- Она на лестнице плачет.
- Плачет? - удивленно переспросил директор и направился к выходу. Я провожал его косым, тревожным взглядом.
Вот он толкнул дверь и с силой захлопнул ее, но она приоткрылась. И я увидел на лестнице Люську. Она стояла все там же, только перегнулась через перила и изредка вздрагивала. Директор положил ей на спину руку:
- Что с тобой, Цветкова?
Люська молчала.
- Зайди ко мне.
Он взял ее под руку и ввел в кабинет.
- Что-нибудь случилось?
- Нет. - Люська утирала слезы и говорила, ни на кого не глядя. - Я ногу расшибла.
Я с благодарностью взглянул на Люську и облегченно вздохнул.
- А я уж подумал, что-нибудь хуже, - произнес директор. - А это ничего. До свадьбы заживет. Правда, Большаков?
Я скривил рот наподобие улыбки.
Директор немного пошутил надо мной, а когда Люська успокоилась, неожиданно спросил:
- Вы хорошо знаете Офонина?
Я насторожился. Зачем ему понадобилось про Саньку спрашивать?

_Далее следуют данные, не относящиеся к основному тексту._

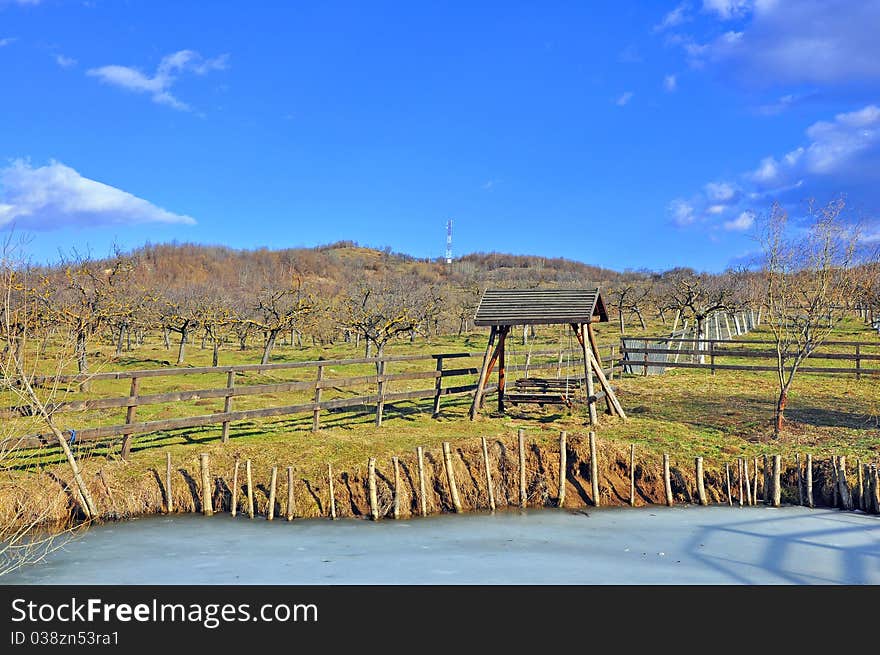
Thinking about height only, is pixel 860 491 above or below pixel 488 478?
below

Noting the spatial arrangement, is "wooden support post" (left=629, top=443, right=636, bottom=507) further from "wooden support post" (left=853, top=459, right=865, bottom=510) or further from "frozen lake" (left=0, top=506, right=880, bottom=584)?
"wooden support post" (left=853, top=459, right=865, bottom=510)

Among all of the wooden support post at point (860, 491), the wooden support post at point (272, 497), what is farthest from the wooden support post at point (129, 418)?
the wooden support post at point (860, 491)

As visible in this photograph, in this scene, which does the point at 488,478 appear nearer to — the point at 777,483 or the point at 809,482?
the point at 777,483

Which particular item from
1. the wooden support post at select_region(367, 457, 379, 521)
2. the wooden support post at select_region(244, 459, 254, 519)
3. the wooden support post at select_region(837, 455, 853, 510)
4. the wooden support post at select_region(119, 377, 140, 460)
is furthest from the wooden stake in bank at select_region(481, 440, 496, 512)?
the wooden support post at select_region(119, 377, 140, 460)

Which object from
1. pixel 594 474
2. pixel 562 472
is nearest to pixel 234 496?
pixel 562 472

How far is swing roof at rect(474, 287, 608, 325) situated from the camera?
1611cm

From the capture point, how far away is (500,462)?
13.3 meters

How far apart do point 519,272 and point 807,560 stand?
111 m

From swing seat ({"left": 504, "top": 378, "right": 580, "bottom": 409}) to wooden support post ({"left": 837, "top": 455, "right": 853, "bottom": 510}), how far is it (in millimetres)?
5411

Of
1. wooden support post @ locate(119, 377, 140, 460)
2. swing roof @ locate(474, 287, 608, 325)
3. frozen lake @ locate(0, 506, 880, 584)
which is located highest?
swing roof @ locate(474, 287, 608, 325)

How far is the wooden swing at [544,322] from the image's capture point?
16.0 m

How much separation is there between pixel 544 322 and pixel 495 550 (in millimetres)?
6770

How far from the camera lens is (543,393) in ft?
53.7

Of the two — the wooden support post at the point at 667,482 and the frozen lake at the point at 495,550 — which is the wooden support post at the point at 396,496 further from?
the wooden support post at the point at 667,482
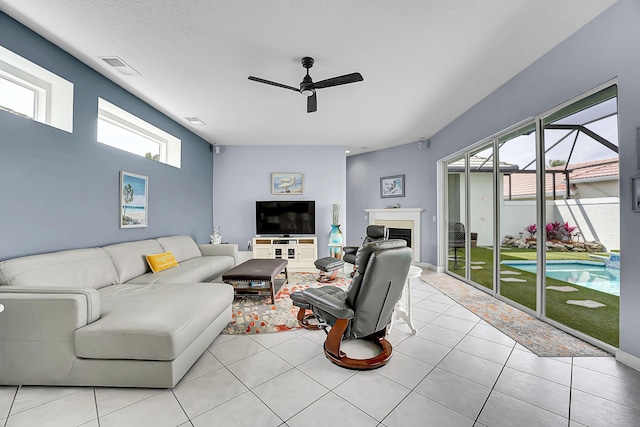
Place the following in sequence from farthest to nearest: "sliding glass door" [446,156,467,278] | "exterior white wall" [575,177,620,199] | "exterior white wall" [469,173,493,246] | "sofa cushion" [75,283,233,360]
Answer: "sliding glass door" [446,156,467,278], "exterior white wall" [469,173,493,246], "exterior white wall" [575,177,620,199], "sofa cushion" [75,283,233,360]

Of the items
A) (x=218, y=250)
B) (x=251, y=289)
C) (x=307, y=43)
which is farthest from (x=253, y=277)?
(x=307, y=43)

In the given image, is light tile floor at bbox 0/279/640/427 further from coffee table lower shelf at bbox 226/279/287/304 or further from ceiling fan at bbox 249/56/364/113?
ceiling fan at bbox 249/56/364/113

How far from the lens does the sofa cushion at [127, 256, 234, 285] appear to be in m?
3.02

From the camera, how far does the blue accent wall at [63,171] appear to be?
221cm

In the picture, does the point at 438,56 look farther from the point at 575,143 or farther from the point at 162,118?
the point at 162,118

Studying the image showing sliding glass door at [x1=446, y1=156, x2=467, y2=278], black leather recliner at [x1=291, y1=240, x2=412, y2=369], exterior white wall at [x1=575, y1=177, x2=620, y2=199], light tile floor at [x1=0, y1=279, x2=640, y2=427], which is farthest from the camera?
sliding glass door at [x1=446, y1=156, x2=467, y2=278]

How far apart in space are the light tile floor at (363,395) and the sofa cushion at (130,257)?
1346 mm

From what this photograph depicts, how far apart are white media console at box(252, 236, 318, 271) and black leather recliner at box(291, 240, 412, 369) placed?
11.1 ft

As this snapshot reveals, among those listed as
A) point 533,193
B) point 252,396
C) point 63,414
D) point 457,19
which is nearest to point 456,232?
point 533,193

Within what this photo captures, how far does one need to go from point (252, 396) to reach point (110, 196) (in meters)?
2.93

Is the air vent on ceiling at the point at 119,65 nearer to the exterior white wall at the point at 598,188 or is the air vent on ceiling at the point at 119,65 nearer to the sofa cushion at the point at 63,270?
the sofa cushion at the point at 63,270

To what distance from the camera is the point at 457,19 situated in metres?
2.19

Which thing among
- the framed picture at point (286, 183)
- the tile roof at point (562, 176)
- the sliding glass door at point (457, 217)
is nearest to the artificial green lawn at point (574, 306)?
the tile roof at point (562, 176)

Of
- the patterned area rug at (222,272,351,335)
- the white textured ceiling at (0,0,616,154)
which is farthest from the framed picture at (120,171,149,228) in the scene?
the patterned area rug at (222,272,351,335)
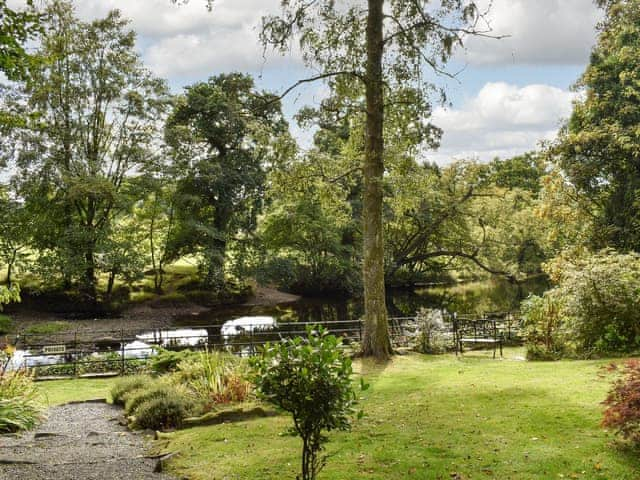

Вспомнил лесное побоище, от которого под моими глазами еще не совсем пропала желтизна синяков, и, в упор уставившись на директора, старался понять - знает он или нет.
- Хорошо, - как-то неуверенно ответил за всех Витька.
- Вот поэтому-то я вас и позвал.
Директор достал со стола конверт, посмотрел на него и задумался. Потом провел рукой по волосам и мягко заговорил:
- Это письмо с фронта от его отца. В нем он просит меня рассказать ему о поведении сына и его учебе. Вот я и решил с вами посоветоваться. Как ни печально, а я знаю Офонина только с плохой стороны.
Мы насупились.
Директор окинул нас пристальным взглядом.
- Но у него есть что-то и хорошее. Вы об этом знаете лучше меня, вот и давайте вместе решать: какое письмо послать его отцу на фронт.
Слово "фронт" директор как-то особенно выделил, произнес сильнее и жестче.
И мы поняли, зачем он это сделал: положение на фронте было крайне тяжелым. Враг еще стоял всего в 120 километрах от Москвы, вступил в предгорья Кавказа, вышел к Волге.
Можно ли было в такое тяжелое время написать на фронт о Саньке горькую правду?
Нет, нельзя.
Мы так же, как и директор, знали Саньку только с плохой стороны... Мы были злы на Саньку. У меня от его кулаков не прошли еще синяки, а у Люськи царапины, и все-таки мы начали фантазировать и рассказывать директору о хорошем Саньке.
Директор слушал нас внимательно. Он, может быть, и понимал, что мы прихвастываем, но ему так же, как и нам, не хотелось писать Санькиному отцу горькие слова. И мы все вместе написали на фронт теплое, хорошее письмо.
Послали его и уговорились о нем молчать.
Однако Санька откуда-то все пронюхал.
Он был убежден, что мы написали о нем плохое, и перестал ходить в школу.
А нам было не до Саньки.
Все думали только об одном - об исходе Сталинградской битвы.
В коридорах теперь ученики не кричали, не смеялись и не прыгали, а собирались кучками и, как взрослые, серьезно рассуждали о войне. Уроки проходили тихо.
Учителя большую часть времени рассказывали нам о героической борьбе в Сталинграде.
Мы слушали, затаив дыхание, и от всей души сожалели, что не можем уйти туда - на фронт. Тревога за судьбу своей Родины с каждым днем возрастала в наших сердцах и разжигала до боли злую ненависть к врагу.
- Неужели их, гадов, не разобьют? Неужели они захватят Сталинград? спрашивали мы друг друга и лихорадочно следили за газетами.
Но газетные строчки не приносили нам радости. От отца нам тоже не приходили письма.
Мать тосковала. На душе у меня было мрачно. А погода, как назло, взбесилась.
Бушевала пурга.
Дни и ночи угрожающе гудел холодный ветер. А к концу недели, двадцать третьего, он так разыгрался, что невозможно было понять, где небо, где земля. Сплошное месиво из снега.
В это утро мы с Витькой сбились с дороги и пришли на занятия в школу с большим опозданием.
Мокрые, усталые, с трудом перешагнули высокий порог коридора и от изумления остановились.
В нашей школе творилось что-то непонятное.
Занятий не было. Двери всех классов настежь открыты. По коридорам, толкаясь и подпрыгивая, беспорядочно носились ученики и, не жалея глоток, кричали "ура".